Filter the records for "fill" and keep each line that has it.

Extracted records
◆ ◆ ◆ ◆

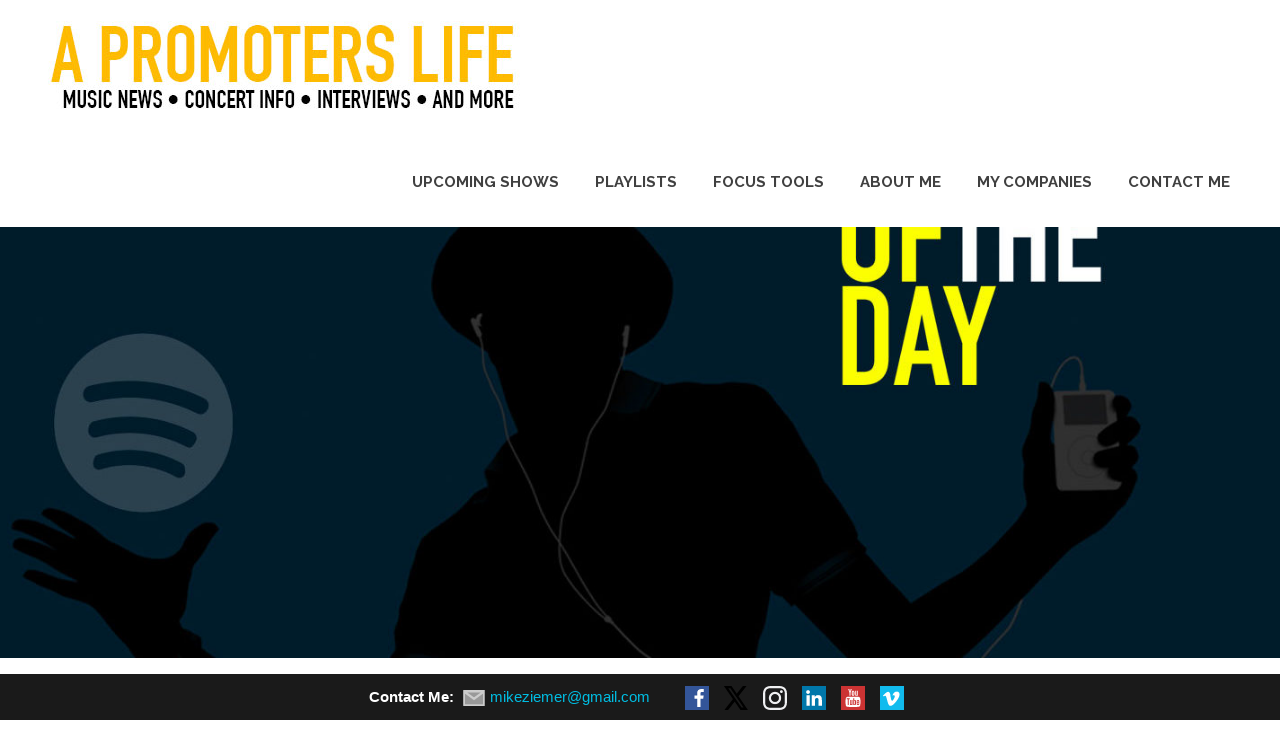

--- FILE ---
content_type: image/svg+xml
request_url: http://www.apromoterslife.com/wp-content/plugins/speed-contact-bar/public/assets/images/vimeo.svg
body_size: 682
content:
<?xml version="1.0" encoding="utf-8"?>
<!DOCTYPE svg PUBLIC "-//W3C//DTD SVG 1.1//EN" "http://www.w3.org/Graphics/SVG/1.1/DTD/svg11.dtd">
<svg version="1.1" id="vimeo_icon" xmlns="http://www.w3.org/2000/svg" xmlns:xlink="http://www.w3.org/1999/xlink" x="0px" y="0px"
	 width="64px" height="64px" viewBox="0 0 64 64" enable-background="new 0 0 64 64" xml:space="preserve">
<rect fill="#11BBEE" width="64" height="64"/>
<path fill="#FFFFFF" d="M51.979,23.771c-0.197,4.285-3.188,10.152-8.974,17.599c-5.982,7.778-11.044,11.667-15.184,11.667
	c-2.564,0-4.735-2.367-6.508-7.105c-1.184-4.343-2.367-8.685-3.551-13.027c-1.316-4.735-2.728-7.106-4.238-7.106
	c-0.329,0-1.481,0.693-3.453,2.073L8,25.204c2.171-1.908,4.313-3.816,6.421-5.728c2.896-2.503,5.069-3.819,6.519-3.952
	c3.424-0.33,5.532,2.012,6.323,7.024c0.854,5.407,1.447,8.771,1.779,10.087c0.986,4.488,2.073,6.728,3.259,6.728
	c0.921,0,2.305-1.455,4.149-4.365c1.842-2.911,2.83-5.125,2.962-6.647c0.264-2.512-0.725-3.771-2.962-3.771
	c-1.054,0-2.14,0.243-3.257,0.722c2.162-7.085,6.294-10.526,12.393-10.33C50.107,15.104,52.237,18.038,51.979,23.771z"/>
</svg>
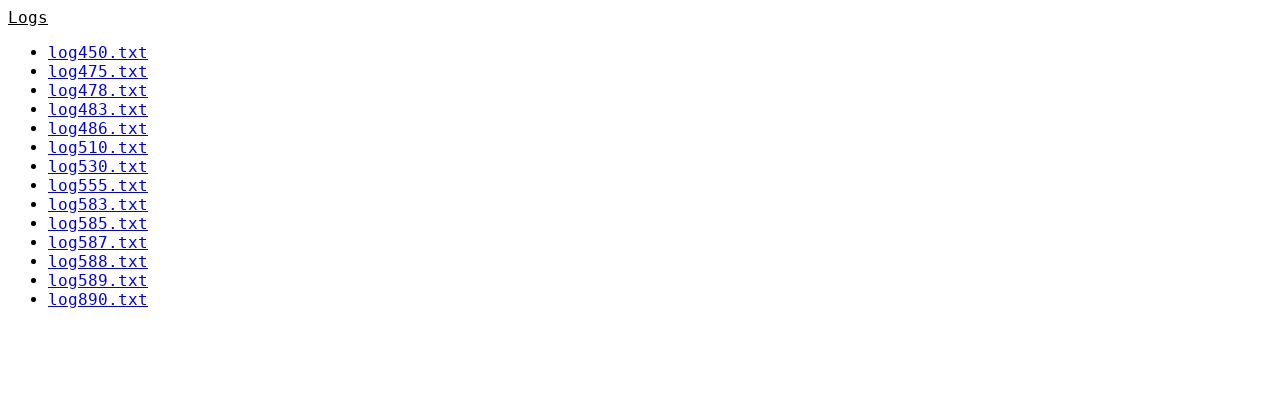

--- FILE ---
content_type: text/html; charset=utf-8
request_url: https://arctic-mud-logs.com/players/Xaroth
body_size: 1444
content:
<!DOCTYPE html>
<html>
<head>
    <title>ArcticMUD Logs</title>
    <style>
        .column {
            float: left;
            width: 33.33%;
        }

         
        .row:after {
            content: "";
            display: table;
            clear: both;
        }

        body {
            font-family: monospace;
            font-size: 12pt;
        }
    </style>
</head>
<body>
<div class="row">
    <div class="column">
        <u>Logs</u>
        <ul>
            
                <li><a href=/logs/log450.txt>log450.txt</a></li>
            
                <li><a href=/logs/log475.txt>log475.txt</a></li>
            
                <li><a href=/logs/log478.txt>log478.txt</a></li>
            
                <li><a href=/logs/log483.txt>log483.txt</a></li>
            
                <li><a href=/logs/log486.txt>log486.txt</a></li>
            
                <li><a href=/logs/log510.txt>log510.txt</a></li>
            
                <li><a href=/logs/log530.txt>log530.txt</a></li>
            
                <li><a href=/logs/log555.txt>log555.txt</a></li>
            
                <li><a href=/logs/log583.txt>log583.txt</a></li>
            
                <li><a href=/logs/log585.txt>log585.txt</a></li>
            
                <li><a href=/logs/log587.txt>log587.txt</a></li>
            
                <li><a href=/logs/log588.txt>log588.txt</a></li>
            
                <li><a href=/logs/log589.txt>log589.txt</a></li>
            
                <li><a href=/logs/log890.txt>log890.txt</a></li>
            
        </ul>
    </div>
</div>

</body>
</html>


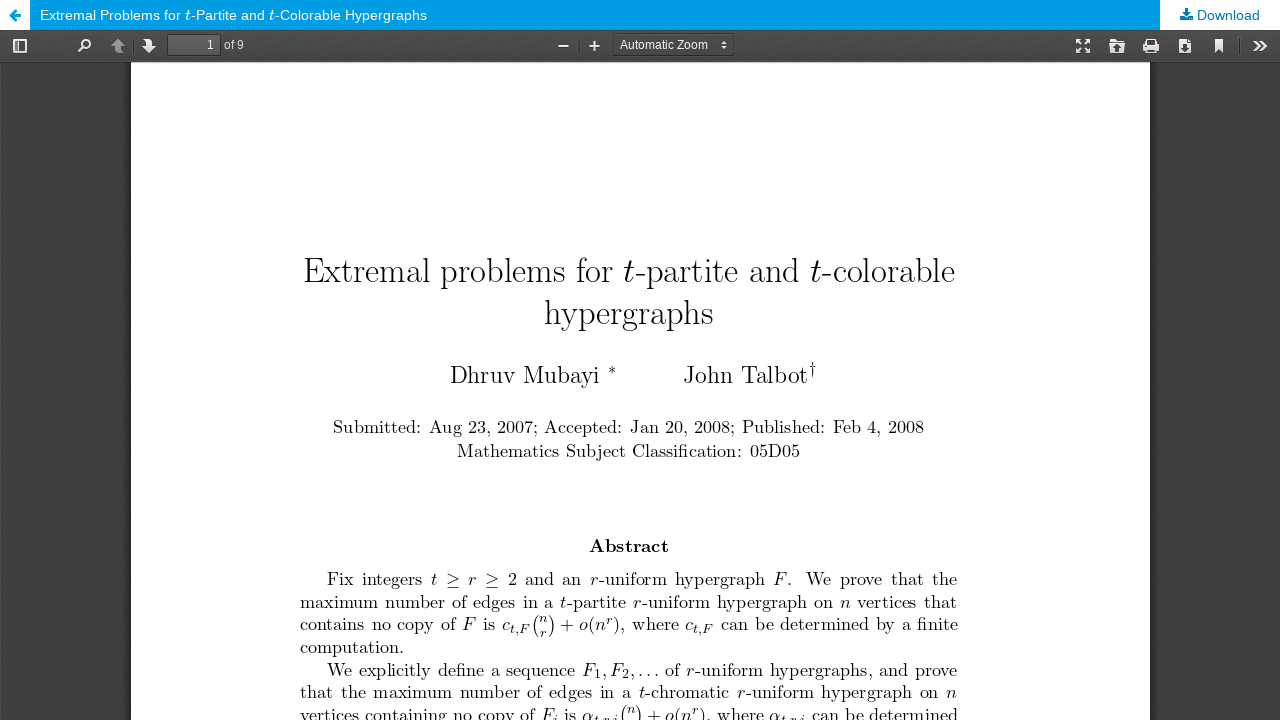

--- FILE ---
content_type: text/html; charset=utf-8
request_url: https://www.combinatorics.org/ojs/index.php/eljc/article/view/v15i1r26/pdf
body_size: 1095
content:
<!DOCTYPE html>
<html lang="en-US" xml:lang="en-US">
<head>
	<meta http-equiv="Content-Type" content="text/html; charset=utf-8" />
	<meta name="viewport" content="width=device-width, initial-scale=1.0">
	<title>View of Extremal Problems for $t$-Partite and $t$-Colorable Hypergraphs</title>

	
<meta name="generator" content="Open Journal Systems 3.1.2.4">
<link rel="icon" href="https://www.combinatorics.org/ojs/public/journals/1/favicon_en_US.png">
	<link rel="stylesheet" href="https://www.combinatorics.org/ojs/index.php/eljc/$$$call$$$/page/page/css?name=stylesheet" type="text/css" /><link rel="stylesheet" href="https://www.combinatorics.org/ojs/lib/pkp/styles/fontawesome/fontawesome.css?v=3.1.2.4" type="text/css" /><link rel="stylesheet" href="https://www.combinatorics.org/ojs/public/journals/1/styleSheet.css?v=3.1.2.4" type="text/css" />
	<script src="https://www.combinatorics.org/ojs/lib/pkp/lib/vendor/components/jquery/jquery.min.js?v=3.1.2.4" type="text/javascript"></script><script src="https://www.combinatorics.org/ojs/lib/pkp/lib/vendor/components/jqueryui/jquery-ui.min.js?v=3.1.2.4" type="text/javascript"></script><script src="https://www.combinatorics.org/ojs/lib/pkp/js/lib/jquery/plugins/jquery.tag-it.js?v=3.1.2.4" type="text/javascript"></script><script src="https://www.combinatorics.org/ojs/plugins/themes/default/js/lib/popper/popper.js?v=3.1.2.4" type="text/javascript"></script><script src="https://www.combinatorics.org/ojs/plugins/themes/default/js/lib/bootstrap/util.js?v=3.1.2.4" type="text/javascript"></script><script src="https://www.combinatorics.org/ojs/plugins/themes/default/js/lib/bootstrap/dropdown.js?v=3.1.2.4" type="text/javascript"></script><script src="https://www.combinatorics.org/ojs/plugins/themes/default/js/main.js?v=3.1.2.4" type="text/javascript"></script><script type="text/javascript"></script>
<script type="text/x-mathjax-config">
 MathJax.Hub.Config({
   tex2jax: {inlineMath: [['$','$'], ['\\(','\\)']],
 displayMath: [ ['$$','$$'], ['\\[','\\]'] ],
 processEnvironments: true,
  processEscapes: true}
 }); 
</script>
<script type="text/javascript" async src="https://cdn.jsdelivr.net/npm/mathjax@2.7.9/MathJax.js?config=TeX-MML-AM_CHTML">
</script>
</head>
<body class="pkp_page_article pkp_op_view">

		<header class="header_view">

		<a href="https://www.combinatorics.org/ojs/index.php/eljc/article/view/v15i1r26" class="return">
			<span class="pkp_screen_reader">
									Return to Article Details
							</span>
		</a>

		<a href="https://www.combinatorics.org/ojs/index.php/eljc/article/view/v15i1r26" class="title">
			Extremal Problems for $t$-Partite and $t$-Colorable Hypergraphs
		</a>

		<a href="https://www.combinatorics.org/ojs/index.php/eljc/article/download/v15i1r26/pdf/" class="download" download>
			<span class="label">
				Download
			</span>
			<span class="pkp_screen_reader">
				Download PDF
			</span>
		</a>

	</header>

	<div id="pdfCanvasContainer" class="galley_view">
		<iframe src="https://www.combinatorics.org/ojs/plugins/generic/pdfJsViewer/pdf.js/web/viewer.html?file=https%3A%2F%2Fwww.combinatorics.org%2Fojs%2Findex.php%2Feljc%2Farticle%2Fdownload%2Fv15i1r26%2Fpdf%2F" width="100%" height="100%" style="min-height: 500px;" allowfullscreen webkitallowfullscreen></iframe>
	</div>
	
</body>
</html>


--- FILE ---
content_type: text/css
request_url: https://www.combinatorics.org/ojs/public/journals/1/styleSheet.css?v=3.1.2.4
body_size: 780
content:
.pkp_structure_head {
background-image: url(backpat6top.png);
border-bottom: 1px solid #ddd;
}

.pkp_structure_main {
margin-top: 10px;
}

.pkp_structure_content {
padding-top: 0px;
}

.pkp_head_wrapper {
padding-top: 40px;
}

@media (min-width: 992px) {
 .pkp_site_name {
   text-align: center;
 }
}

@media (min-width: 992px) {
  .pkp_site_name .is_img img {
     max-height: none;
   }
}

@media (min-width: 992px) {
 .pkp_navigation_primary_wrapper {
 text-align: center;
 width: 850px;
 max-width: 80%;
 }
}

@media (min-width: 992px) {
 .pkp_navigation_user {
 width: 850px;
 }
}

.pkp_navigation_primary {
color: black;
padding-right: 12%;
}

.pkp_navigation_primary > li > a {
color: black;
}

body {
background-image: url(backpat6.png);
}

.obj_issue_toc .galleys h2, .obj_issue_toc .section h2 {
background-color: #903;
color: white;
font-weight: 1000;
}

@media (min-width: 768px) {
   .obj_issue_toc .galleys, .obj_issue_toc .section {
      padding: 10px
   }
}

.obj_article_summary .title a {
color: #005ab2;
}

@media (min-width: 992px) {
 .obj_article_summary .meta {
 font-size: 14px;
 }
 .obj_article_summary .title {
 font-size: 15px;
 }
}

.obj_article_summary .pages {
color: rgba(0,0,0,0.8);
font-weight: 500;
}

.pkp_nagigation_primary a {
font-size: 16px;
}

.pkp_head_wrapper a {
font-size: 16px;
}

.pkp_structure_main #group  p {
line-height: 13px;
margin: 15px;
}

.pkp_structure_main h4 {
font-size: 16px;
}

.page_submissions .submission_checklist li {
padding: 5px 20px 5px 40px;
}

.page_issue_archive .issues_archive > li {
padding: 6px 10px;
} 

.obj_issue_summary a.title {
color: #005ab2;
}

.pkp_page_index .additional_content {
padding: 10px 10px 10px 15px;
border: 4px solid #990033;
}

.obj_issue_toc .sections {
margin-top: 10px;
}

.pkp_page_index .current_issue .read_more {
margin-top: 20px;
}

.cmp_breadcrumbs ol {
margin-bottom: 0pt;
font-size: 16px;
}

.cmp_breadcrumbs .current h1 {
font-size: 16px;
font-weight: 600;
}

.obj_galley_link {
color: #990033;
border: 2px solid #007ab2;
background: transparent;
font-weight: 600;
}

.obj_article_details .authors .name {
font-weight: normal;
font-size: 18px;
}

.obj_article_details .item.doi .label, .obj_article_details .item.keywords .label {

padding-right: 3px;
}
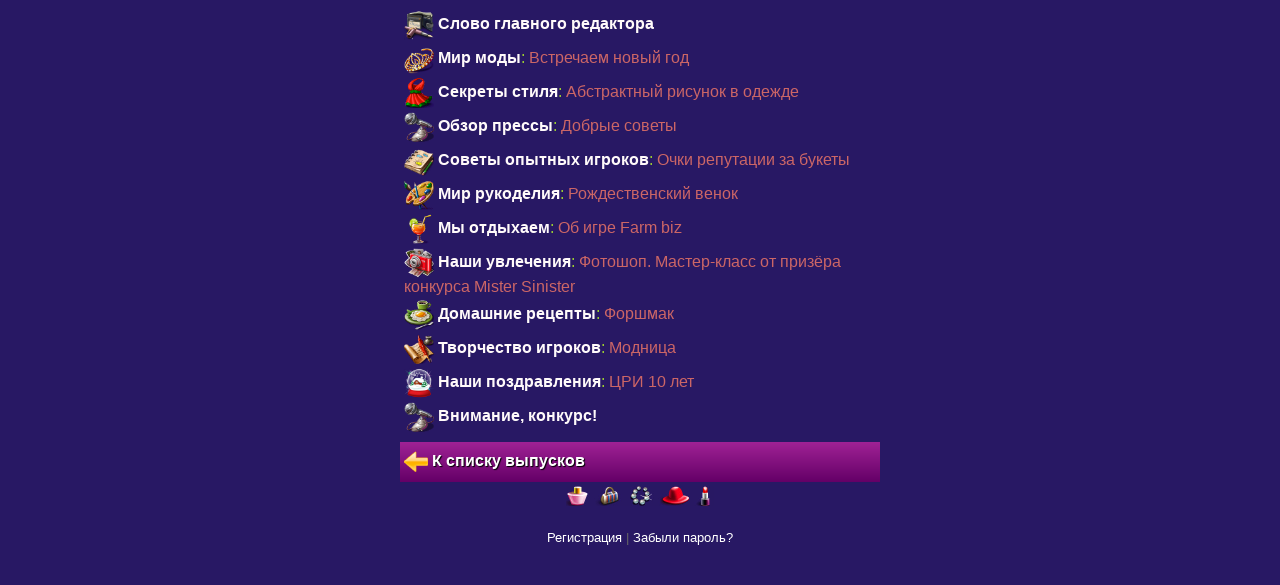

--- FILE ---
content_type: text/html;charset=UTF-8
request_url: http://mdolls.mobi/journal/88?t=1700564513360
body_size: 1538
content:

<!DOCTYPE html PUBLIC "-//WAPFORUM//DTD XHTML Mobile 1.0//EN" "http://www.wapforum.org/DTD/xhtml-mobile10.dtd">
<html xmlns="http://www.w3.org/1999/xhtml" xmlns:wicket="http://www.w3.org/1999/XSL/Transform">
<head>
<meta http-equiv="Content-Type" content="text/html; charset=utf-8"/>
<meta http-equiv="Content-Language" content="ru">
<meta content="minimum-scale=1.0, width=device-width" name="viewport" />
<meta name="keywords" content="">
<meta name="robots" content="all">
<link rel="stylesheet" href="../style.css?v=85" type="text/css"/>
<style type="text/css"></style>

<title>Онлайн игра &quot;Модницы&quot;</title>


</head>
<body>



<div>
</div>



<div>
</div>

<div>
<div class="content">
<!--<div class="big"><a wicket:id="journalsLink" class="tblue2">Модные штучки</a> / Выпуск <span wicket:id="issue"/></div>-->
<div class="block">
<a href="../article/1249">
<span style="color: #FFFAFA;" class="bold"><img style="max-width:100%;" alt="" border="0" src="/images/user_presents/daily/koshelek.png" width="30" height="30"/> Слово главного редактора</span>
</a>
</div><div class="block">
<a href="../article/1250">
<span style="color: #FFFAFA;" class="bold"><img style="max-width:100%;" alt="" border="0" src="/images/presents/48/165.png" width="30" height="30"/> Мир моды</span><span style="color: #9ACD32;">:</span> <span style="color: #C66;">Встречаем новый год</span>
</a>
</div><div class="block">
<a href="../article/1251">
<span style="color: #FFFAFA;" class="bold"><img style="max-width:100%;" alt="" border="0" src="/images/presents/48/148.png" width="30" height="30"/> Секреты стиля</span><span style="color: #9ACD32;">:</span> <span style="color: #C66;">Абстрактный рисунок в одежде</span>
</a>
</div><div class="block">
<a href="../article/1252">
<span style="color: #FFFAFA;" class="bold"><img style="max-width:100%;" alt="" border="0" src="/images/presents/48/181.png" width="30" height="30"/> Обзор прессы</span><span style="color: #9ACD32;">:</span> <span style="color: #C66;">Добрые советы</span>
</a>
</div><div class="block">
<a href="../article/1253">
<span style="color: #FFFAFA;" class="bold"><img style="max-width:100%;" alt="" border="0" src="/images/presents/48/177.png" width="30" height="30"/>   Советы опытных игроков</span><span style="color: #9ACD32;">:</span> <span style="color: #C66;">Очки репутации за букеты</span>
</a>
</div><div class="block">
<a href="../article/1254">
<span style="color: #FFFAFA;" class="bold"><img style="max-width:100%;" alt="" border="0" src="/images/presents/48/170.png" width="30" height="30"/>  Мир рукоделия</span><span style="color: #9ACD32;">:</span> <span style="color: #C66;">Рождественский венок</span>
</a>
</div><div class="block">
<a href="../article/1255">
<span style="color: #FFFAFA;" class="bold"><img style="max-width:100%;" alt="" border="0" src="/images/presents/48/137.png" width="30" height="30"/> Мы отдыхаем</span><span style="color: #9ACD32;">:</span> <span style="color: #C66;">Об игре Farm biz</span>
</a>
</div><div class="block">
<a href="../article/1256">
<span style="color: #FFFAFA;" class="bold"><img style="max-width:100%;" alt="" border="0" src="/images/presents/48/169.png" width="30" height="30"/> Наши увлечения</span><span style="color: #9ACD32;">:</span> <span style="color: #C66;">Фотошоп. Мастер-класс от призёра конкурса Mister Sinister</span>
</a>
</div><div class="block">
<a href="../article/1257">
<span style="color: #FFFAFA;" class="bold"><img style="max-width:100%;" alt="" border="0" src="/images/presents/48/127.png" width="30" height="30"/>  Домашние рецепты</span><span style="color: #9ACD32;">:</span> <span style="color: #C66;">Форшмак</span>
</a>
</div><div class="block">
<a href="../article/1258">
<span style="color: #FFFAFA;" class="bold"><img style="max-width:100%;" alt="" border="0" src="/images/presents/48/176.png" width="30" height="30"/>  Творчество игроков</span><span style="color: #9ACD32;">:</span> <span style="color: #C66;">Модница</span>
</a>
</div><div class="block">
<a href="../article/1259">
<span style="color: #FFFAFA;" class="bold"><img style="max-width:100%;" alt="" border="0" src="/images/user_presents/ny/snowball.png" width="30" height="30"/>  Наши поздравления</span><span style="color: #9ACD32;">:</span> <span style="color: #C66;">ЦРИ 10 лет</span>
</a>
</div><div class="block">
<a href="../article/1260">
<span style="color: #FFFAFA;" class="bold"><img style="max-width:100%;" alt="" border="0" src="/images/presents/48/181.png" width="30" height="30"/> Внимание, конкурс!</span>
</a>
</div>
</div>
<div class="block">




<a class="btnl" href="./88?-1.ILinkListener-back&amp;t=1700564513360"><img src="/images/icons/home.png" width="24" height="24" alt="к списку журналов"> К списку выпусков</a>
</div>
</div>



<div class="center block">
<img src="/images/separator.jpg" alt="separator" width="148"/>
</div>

◆ ◆ ◆ ◆

Solution →
<rect fill="#11BBEE" width="64" height="64"/>
<path fill="#FFFFFF" d="M51.979,23.771c-0.197,4.285-3.188,10.152-8.974,17.599c-5.982,7.778-11.044,11.667-15.184,11.667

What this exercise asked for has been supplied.